Roy English - fearlove
Record Label: Canary Dynasty
Release Date: November 1, 2011
Although unsurprising to most, in September of 2011, the band known as Eye Alaska disbanded. It had been nearly two years since their sole studio album, Genesis Underground, had hit shelves to overall acclaim. Later in 2009, they entered the studio once again, only to drop off the radar until their breakup. Each individual expressed desire to move on as individuals. But, as best friends do, Brandon Wronski and Cameron Trowbridge stuck together. Wronski adopted the new moniker Roy English, and together, they built the Canary Dynasty. Since October, both Canary Dynasty and Roy English have been releasing tracks and videos of something they labeled “the Future” - what they see as the future of music and the future of their own lives.
People mature in two years. Artists develop as their own lives are shaped by new experiences. English has had two years to do exactly that. He has shed the cinema rock label that Eye Alaska carried in hopes to break into music to do nothing more than start something new in his own mind and in the minds of his listeners.

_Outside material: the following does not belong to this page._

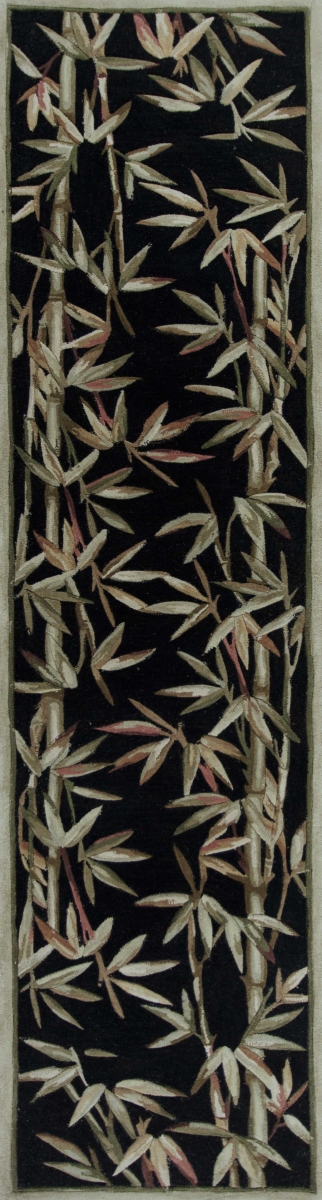 2 ft. 6 in. x 10 ft. Runner Wool Black Area Rug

Prior to its release, five of seven fearlove tracks were released. Four were unplugged - stripped down versions of the ultimate product for a more intimate, raw portrayal of the final tracks. The fifth, “Never You/fearlove,” presented listeners with something familiar and something new; it was an eclectic fusion of both cinema rock and R&B.
So the ultimate question remains: does fearlove succeed in this new direction?

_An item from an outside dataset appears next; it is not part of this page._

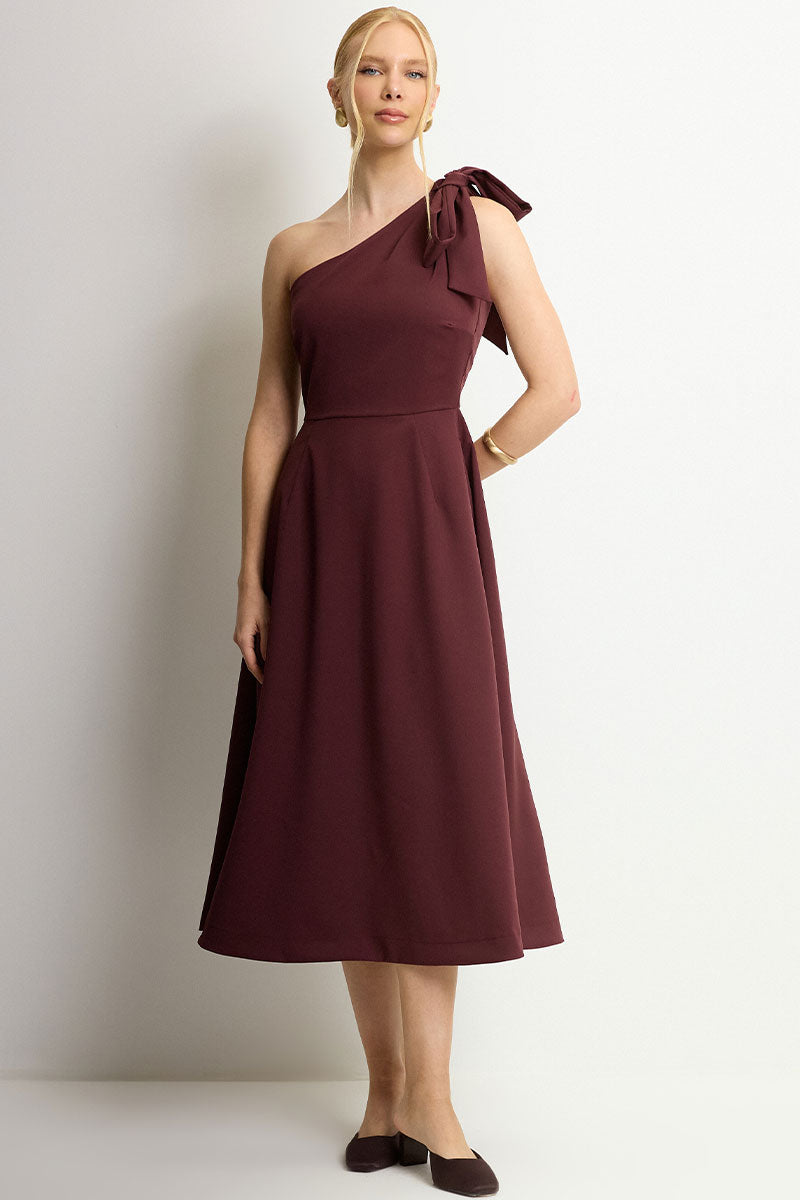 Vestido Safira Um Ombro Só - Vinho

In a word, yes. As a whole, English continues to do what he has done best: making music and singing with stunning vocals. But a clear sense of improvement and maturity seeps through every track. His direction has undoubtedly changed. He sings with a deeper passion, as if with each lyric opens a window into his mind and his heart. “The Future” opens with English thanking his parents, only to move into a bold proclamation: he is coming out after a long, two year hibernation, and he’s coming out to make a significant bang. In Eye Alaska, English’s motives could perhaps be traced to making a difference by music. But now, English isn’t solely concerned on music. He is, in his eyes, crafting the Future for the rest of us to follow along with. He aims to start making a difference with music, but he plans on moving past the music. He plans on making a difference, period.
Every track attributes different strengths in English that aggregate into masterfully crafted tracks, exploring new sounds and deep, moving lyrics. The only hiccup within the entire EP could be found in “Ever After,” where too much experimentation with new sounds detracts from the song as a whole (the unplugged version proves to hold its own much better). Yet, the rest of the EP moves on, full force. In “Leap of Faith,” he continues to build on the struggles of his past, which have all lead him to this point. He has no idea where Canary Dynasty may take him, but he chooses to place his entire faith into the Future. From the continual violins in “Mr. No One” masking the melancholic, moving lyrics to the techno-R&B-inspired “Keys to the Lock,” English proves that his own, personal leap of faith takes him to places unprecedented to both the listener and himself. But this proves to be the most incredible part of the EP; there are no bounds to English’s sound. In fact, the plain concept that most of the EP has unplugged versions that work just as well as the originals contributes to the concept that he truly needs no bounds.
Brandon Wronski has evolved. Eye Alaska was an important and vital period of time in his life, but like much else in life, that time has passed. We can only reminisce and enjoy. But as we look towards the Future of Roy English and Canary Dynasty, we have no idea where we may visit. Even English may not know where he may visit next. But perhaps this is the change we all desire to see in music - boundless, yet full of expression. Old, yet new. fearlove is just the beginning.